Terkait HTI dan para simpatisan teroris, Prabowo sudah diingatkan para cerdik pandai entah dari kalangan pengamat politik pun dari kalangan cendekiawan muslim. Tetapi yang namanya orang sudah dipenuhi ambisi politik, tidak peduli lagi bahaya yang menanti di depan mata. Memang Prabowo mendapat dukungan dari kalangan itu, tetapi banyak juga yang menjauh dari Prabowo karena dukungan HTI dan simpatisan teroris itu.
Masih ada lagi, yang murni kepentingan politik, yaitu Demokrat. Belakangan diketahui Prabowo terpaksa memohon ke SBY untuk bergabung ke koalisi. Bahkan kala itu Prabowo memuja-muja SBY. Nyatanya, SBY tidak peduli dengan ambisi Prabowo. Tanpa ada sikap menjaga perasaan Prabowo, SBY menyatakan bukan fokus terhadap Pilpres, melainkan terhadap Pileg. Prabowo lagi-lagi hanya capres pajangan saja bagi Demokrat sementara calegnya berbondong-bondong mengusung Jokowi.
Sampai detik terakhir pun Prabowo tidak sadar-sadar juga. Dia masih saja belum siuman dari khayalan masa kecilnya, jadi presiden Indonesia. Pengakuan Andi Arief mengonfirmasi bahwa Prabowo dikadali orang-orang terdekatnya terkait data klaim kemenangan 62% yang berasal dari setan gundul. Entah setan gundul itu Amien Rais, Kivlan Zen, Mustofa Nahra sebagai tim IT BPN, kita tidak tahu dengan pasti. Yang pasti, Prabowo lagi-lagi dikibuli dan dia menikmati dikibuli.
Puncaknya sebenarnya, titik di mana Prabowo punya kesempatan untuk meraih simpati publik adalah dengan menerima hasil resmi Pemilu dari KPU. Pun kalau dia tidak terima, dia bisa saja menginstruksikan kepada para pendukungnya untuk mengikuti mekanisme hukum yang sedang ditempuh. Bagaikan sengaja, Prabowo melakukan itu setelah pecah kerusuhan. Ya sudah tidak ada gunanya lagi.

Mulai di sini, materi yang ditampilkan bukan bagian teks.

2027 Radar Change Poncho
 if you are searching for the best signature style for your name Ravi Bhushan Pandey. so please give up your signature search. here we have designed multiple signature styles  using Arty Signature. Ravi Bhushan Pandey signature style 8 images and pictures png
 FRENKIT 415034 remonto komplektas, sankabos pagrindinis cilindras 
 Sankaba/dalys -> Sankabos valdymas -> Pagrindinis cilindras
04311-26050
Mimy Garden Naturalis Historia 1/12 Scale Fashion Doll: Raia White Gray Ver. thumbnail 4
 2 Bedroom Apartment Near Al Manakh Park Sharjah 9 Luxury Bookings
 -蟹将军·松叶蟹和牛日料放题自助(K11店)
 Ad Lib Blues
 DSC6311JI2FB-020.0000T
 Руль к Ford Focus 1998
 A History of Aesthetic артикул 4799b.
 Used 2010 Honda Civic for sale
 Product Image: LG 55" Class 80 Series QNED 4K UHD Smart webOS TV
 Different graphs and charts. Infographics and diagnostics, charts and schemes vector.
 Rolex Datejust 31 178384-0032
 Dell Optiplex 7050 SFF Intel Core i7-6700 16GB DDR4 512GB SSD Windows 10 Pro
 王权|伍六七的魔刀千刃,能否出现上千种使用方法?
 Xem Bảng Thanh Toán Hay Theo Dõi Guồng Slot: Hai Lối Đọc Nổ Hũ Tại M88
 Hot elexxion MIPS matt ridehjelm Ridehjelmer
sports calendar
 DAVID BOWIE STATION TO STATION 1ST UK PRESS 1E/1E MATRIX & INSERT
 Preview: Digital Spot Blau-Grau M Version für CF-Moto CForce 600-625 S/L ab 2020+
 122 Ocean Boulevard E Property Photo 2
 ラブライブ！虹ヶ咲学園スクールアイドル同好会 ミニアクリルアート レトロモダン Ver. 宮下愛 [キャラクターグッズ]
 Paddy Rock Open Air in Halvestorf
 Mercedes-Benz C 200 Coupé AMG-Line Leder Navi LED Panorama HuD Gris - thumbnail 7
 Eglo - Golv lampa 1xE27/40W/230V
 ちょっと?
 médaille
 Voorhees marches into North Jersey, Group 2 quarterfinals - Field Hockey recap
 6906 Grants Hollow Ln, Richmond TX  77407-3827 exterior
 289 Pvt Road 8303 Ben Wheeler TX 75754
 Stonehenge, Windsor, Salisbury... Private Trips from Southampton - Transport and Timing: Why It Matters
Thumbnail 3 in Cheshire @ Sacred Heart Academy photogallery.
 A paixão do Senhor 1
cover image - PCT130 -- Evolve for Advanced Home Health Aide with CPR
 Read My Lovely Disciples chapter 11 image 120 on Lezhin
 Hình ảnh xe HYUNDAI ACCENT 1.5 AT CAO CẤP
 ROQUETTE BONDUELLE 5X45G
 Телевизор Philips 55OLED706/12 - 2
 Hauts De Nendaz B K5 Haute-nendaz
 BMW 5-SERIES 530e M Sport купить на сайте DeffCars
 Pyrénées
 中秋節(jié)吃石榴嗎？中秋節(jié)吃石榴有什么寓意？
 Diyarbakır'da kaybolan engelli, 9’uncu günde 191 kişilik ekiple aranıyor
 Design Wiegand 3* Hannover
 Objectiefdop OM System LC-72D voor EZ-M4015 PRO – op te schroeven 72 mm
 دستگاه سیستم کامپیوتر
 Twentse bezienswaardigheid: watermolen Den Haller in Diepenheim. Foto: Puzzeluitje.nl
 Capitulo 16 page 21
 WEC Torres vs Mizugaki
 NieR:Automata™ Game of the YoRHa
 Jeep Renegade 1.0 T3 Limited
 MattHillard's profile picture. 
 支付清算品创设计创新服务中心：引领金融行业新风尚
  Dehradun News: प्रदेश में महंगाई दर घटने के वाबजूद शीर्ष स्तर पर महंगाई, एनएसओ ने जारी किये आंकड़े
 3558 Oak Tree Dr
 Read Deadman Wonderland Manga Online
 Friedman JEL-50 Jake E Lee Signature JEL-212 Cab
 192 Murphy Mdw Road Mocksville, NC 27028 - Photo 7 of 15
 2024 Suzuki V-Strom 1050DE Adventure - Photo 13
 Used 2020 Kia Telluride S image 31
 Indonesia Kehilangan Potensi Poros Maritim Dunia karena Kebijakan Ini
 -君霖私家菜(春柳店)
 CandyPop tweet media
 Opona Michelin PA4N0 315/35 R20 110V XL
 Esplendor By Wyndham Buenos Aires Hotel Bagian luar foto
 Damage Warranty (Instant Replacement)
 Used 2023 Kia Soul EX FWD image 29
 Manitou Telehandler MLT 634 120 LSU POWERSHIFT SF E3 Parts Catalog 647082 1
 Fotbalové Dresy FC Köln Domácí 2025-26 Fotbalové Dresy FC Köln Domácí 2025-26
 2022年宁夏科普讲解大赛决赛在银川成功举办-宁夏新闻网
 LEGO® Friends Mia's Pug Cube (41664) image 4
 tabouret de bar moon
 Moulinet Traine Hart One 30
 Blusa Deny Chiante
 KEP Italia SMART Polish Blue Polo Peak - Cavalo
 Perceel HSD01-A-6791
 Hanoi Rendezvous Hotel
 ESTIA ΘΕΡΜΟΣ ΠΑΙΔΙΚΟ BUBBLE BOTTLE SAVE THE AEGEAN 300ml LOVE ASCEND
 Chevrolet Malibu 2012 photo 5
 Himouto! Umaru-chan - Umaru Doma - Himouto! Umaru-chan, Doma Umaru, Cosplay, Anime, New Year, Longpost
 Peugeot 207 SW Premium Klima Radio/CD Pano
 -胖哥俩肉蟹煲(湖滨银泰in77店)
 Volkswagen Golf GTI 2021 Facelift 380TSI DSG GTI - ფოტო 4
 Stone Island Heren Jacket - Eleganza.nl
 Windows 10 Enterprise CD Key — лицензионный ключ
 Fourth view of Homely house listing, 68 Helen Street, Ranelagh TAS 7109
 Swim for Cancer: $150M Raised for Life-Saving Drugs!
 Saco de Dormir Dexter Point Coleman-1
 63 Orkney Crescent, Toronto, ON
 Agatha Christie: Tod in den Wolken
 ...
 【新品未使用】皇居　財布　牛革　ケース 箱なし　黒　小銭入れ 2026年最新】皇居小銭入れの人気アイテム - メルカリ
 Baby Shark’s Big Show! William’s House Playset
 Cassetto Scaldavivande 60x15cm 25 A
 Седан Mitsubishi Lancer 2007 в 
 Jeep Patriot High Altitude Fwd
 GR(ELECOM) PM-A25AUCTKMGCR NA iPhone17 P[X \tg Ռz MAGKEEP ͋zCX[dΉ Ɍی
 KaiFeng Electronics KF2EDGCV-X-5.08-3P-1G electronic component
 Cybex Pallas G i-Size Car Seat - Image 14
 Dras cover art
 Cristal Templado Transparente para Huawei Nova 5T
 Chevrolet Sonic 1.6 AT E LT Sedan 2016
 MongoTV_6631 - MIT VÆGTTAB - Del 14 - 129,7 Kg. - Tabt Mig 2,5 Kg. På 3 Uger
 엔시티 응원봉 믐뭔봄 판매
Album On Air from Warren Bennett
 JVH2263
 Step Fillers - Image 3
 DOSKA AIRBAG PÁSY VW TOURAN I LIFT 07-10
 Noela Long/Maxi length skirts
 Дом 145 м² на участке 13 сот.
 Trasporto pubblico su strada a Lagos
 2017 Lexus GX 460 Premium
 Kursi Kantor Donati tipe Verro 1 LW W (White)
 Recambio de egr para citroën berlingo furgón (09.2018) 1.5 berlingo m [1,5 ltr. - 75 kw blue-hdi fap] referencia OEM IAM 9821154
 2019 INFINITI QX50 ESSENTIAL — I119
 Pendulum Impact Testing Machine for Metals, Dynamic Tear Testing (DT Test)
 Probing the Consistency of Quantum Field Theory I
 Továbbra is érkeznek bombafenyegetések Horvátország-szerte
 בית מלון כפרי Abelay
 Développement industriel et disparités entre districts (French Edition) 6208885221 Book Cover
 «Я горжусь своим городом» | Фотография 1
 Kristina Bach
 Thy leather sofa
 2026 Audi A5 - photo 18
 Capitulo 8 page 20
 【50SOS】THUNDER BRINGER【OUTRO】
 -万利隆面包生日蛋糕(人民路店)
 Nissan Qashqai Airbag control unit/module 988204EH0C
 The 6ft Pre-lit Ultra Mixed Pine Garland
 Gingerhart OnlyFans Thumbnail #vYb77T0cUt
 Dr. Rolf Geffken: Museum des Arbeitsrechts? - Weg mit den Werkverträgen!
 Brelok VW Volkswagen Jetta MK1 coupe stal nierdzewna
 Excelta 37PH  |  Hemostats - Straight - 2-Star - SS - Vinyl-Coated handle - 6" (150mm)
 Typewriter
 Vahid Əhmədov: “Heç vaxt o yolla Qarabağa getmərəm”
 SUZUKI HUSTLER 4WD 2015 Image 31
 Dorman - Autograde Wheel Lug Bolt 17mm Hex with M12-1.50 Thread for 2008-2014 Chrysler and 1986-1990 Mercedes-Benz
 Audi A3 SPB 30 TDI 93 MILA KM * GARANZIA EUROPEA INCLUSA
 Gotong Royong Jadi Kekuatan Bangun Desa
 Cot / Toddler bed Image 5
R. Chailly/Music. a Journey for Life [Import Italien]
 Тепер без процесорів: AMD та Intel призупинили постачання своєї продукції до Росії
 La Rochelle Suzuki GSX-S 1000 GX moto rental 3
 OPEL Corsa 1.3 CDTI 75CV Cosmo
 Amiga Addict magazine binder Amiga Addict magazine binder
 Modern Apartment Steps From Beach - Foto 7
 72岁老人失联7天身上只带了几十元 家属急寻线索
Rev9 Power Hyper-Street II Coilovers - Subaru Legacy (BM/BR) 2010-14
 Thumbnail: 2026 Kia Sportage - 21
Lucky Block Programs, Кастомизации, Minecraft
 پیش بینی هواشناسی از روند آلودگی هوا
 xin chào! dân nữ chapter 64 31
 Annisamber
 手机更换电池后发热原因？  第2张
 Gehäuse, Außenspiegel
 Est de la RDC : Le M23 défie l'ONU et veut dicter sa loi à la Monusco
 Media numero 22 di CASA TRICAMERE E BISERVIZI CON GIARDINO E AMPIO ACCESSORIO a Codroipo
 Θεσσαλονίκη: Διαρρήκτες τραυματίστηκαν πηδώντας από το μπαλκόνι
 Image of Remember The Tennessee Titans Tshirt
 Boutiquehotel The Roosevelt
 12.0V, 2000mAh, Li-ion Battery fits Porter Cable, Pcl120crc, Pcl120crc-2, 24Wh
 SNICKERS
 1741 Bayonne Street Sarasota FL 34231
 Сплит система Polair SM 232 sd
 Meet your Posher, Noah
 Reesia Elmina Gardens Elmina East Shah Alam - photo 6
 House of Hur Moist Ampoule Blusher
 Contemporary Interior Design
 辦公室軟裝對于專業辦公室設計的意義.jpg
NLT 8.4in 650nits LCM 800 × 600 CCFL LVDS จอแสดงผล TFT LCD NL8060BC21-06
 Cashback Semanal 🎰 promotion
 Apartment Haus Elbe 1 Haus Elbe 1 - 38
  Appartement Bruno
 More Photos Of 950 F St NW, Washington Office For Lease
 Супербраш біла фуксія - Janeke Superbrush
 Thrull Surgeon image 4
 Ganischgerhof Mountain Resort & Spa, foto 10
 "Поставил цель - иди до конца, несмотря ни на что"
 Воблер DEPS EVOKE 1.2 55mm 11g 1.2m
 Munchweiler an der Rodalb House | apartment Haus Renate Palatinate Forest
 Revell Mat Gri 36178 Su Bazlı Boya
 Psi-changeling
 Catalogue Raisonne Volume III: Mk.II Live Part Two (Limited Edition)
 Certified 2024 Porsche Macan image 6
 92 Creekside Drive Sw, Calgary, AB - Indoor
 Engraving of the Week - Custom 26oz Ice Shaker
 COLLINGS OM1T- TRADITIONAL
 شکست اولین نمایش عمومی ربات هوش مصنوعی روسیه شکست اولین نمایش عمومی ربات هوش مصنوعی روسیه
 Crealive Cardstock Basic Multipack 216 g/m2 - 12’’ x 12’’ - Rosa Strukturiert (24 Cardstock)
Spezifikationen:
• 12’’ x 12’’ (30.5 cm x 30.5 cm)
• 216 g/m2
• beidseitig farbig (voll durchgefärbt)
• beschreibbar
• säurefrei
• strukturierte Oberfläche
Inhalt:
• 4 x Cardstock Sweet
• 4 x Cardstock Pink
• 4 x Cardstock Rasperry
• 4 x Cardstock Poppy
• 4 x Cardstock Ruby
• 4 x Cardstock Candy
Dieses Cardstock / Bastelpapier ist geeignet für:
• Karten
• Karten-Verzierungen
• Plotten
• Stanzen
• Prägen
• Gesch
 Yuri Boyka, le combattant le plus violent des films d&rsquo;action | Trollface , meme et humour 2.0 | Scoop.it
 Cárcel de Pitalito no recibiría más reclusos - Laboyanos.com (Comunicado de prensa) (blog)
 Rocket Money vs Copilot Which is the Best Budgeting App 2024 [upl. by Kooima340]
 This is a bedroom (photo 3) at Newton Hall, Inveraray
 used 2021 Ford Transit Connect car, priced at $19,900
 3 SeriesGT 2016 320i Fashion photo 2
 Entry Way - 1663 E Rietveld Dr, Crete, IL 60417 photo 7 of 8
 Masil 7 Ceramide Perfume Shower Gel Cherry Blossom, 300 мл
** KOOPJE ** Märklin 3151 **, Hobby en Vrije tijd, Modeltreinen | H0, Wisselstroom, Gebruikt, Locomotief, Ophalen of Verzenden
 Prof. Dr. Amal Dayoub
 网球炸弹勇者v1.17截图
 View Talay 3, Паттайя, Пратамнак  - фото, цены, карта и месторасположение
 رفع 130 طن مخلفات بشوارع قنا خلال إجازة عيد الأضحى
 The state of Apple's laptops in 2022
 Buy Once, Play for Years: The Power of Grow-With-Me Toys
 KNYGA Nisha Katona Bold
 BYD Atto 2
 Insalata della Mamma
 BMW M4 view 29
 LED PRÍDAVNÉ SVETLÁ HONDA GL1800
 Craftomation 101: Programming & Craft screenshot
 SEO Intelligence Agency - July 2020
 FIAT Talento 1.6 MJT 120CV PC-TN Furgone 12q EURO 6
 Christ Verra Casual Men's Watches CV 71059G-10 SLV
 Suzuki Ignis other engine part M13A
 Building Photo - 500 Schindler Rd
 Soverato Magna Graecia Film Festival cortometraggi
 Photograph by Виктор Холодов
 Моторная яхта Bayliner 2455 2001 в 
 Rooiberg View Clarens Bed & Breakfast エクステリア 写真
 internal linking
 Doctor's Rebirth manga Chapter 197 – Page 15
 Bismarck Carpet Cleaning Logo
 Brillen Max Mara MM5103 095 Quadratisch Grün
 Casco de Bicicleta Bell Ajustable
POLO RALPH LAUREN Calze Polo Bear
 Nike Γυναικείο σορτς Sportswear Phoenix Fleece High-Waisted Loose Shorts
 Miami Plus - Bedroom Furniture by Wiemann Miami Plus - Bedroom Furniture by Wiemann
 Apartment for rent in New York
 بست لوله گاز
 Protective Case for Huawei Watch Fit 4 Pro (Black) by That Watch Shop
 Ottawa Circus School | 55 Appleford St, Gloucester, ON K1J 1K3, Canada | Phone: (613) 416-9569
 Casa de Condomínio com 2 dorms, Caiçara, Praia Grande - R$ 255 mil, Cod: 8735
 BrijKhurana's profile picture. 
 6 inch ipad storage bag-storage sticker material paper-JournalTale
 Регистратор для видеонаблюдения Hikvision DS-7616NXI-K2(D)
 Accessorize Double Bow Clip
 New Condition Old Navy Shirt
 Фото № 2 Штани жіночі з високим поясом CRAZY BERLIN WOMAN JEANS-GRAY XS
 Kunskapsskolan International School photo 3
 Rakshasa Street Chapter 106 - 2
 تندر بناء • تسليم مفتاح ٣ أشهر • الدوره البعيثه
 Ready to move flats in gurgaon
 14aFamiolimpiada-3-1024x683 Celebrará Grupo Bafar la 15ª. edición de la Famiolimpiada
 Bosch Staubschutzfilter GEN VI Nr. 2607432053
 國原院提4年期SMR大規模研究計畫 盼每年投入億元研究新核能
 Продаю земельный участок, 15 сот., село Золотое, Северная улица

Andai Prabowo mau memanfaatkan kesempatan meraih simpati publik dan memilih bersikap sebagai negarawan, maka korban 8 orang meninggal dan 700-an korban luka tidak akan pernah terjadi. Para perusuh pada kerusuhan 21-23 Mei tidak akan punya kesempatan untuk menunggangi ambisi Prabowo. Dengan catatan, bukan Prabowo yang jadi dalang kerusuhan, melainkan orang-orang yang ada di sekitarnya yang menginginkan Indonesia hancur.
Toh kalau dia memilih menjadi negarawan dengan mengajukan gugatan ke MK tanpa membiarkan kerusuhan terjadi duluan, dia tidak akan serugi sekarang ini. Sekarang rasakan saja. Prabowo sudah tidak punya harga diri lagi di mata publik. Dia tidak lebih dari sekedar pengecut dan pecundang yang tidak siap kalah dalam suatu pertandingan
Mirisnya, sampai di MK pun Prabowo masih tetap saja ditunggangi manusia-manusia penuh kebencian dan tak punya integritas, yang hanya mengandalkan kekecewaan saja makanya mendukung dia. Tuntutan mereka ke MK – yang saya yakin sudah dipertimbangkan matang-matang terlebih dahulu – tampaknya hanya sebagai hiburan saja untuk Prabowo sementara pengacaranya mencari panggung. Lah wong bukti kecurangannya hanya link berita saja.
Semua itu terjadi hanya karena kebodohan Prabowo mau dikuasai ambisi politiknya. Padahal dia punya kesempatan berkali-kali untuk mencari simpati publik. Tetapi dia tidak manfaatkan. Dia malah mau dijadikan kuda poni tunggangan.
Sudahlah Pak Prabowo, kembali saja ke Hambalang mengurus kuda.